• Consigne:
Pouvez-vous modifier le passage de l'extrait sur le retrait russe de Tchernobyl qui s'ouvre sur les mots contenant « Selon les propos » et se termine par « a ajouté Yemelianenko. », en y remplaçant « Biélorussie » par « Bélarus » ?

• Extrait à lire:
Un retrait probablement motivé par l’état de santé des soldats
Le risque était pourtant bien réel. Le 27 février, l’Agence nationale ukrainienne de gestion de la zone d’exclusion a déclaré que le dernier enregistrement relayé par un capteur situé près des installations de stockage de déchets nucléaires — avant de perdre le contrôle du système — montrait que la dose de rayonnement était sept fois supérieure à la normale.
Selon les propos de Yaroslav Yemelianenko, un employé du Conseil public de l’Agence d’État ukrainienne pour la gestion des zones d’exclusion, plusieurs soldats auraient été amenés ces derniers jours à un centre médical spécialisé dans le traitement des radiations, à Gomel en Biélorussie. Le Daily Beast rapporte par ailleurs que des « bus fantômes » transportant des corps de soldats décédés de la Biélorussie vers la Russie auraient été aperçus. « Avec un minimum d’intelligence de la part du commandement ou des soldats, ces conséquences auraient pu être évitées », a ajouté Yemelianenko.
À noter que ces allégations n’ont pas été officiellement confirmées. Toujours est-il que cela pourrait expliquer pourquoi les troupes russes ont rapidement quitté les lieux hier soir : la Russie a officiellement transféré le contrôle de la centrale au personnel ukrainien. Energoatom — l’entreprise nationale de production d’énergie nucléaire, qui exploite l’ensemble des centrales ukrainiennes — a déclaré que les troupes « avaient paniqué au premier signe de maladie » qui « s’est manifestée très rapidement » et ont commencé à se préparer à partir, rapporte The Guardian. Les forces russes se sont également retirées de la ville voisine de Slavutych, où vivent les travailleurs de la centrale.
« En quittant la centrale nucléaire de Tchernobyl, les occupants russes ont pris avec eux des membres de la garde nationale qu’ils retenaient en otages depuis le 24 février », a précisé Energoatom sur son compte Telegram.
Une situation qui reste à éclaircir
Dans un communiqué daté du 31 mars, l’Agence internationale de l’énergie atomique (AIEA) précise qu’elle n’a pas été en mesure de confirmer les informations selon lesquelles les forces russes auraient reçu de fortes doses de rayonnement alors qu’elles se trouvaient dans la zone d’exclusion.
Après plus d’un mois sur les lieux, nombre de ces soldats pourraient effectivement souffrir d’un empoisonnement aux radiations — d’autant plus qu’ils auraient creusé des tranchées dans le sol hautement contaminé. Selon l’Institut de radioprotection et de sûreté nucléaire, il faudrait être exposé pendant une année entière à 114 nanosieverts par heure (nSv/h) pour atteindre la limite d’exposition du public qui est fixée à 1 millisievert par an (mSv/an) en dehors des expositions médicales et naturelles. Pour les travailleurs du nucléaire, la limite réglementaire d’exposition est de 20 mSv/an.

• Données:

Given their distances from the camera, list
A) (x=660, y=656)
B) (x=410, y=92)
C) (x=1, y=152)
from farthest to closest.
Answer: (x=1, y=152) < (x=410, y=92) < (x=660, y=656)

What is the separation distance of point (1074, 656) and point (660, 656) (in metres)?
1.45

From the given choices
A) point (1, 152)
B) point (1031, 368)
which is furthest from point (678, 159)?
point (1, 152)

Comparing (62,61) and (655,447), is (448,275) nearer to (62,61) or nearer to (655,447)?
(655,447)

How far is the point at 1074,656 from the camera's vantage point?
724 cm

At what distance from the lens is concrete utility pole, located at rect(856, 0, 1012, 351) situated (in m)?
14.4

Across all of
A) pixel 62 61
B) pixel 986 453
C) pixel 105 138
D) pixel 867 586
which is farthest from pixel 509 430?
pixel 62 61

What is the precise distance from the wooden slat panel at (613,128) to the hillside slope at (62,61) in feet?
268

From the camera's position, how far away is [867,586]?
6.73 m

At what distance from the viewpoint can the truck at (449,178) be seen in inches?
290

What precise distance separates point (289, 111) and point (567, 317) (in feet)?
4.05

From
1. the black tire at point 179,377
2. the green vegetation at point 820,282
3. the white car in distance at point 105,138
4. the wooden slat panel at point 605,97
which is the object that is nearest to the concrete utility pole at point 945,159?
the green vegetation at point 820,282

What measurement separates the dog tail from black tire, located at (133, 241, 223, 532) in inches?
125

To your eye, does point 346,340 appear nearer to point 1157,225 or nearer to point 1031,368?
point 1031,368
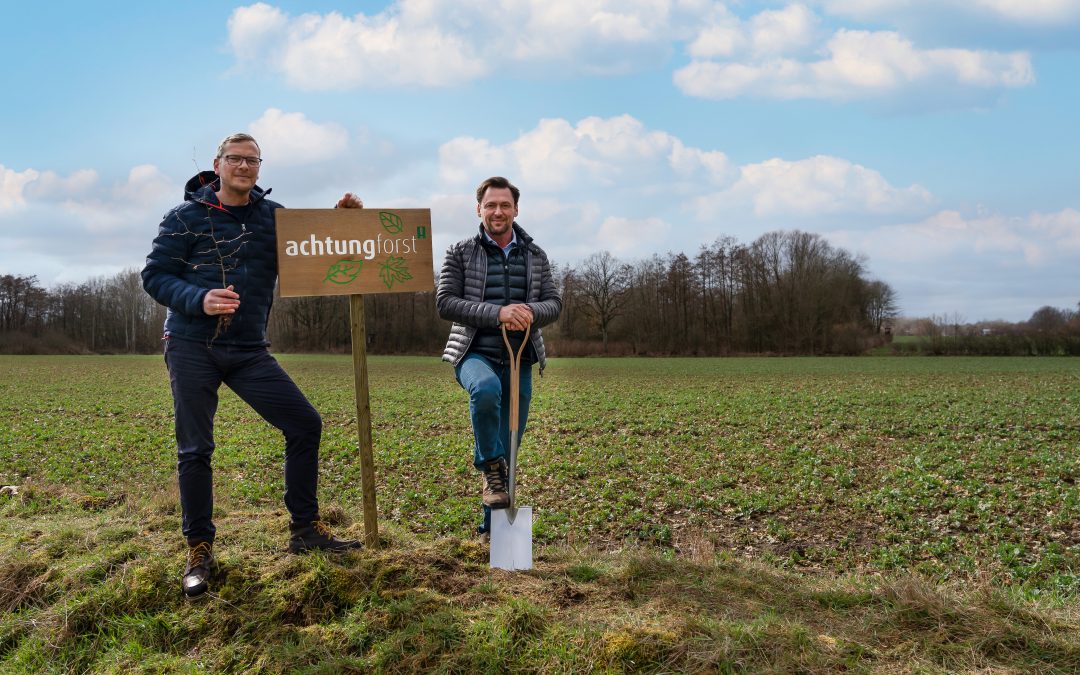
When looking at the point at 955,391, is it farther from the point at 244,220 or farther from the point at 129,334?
the point at 129,334

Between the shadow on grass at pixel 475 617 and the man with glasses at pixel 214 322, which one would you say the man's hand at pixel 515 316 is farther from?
the shadow on grass at pixel 475 617

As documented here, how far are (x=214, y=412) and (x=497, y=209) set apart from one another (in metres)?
2.06

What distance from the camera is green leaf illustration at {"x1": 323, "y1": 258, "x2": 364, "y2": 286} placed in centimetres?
445

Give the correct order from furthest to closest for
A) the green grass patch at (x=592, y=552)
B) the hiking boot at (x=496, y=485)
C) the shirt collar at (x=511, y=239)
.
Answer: the shirt collar at (x=511, y=239)
the hiking boot at (x=496, y=485)
the green grass patch at (x=592, y=552)

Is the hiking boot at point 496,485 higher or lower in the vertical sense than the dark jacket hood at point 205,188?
lower

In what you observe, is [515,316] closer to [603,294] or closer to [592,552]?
[592,552]

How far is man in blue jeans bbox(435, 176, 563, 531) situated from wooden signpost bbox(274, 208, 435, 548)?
0.24m

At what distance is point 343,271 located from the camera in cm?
450

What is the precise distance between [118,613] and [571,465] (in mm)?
7197

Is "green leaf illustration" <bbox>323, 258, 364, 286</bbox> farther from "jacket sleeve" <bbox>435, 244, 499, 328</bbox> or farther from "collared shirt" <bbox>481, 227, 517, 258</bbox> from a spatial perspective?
"collared shirt" <bbox>481, 227, 517, 258</bbox>

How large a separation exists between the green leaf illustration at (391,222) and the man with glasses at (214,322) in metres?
0.69

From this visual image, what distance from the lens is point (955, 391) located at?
2244 centimetres

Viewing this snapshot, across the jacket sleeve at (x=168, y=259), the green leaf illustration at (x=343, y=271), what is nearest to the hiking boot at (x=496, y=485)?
the green leaf illustration at (x=343, y=271)

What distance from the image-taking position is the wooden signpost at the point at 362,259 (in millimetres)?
4344
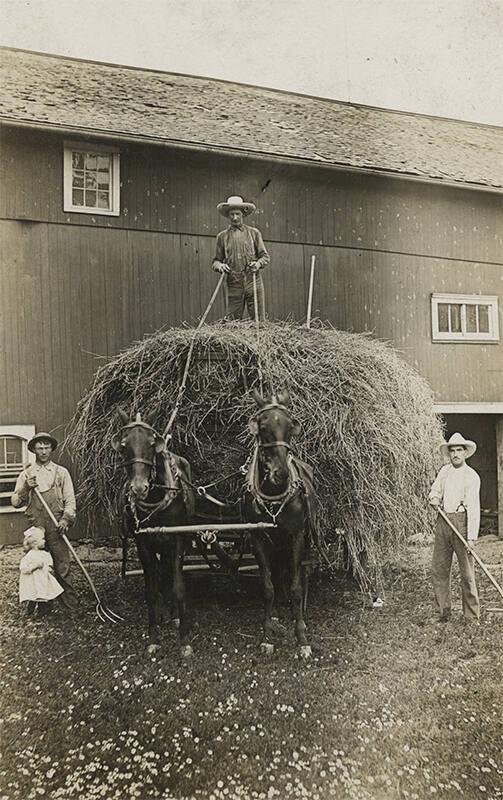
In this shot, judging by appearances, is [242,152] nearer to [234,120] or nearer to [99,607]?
[234,120]

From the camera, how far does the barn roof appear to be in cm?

• Réponse attendue:
Selon les propos de Yaroslav Yemelianenko, un employé du Conseil public de l’Agence d’État ukrainienne pour la gestion des zones d’exclusion, plusieurs soldats auraient été amenés ces derniers jours à un centre médical spécialisé dans le traitement des radiations, à Gomel en Bélarus. Le Daily Beast rapporte par ailleurs que des « bus fantômes » transportant des corps de soldats décédés de la Bélarus vers la Russie auraient été aperçus. « Avec un minimum d’intelligence de la part du commandement ou des soldats, ces conséquences auraient pu être évitées », a ajouté Yemelianenko.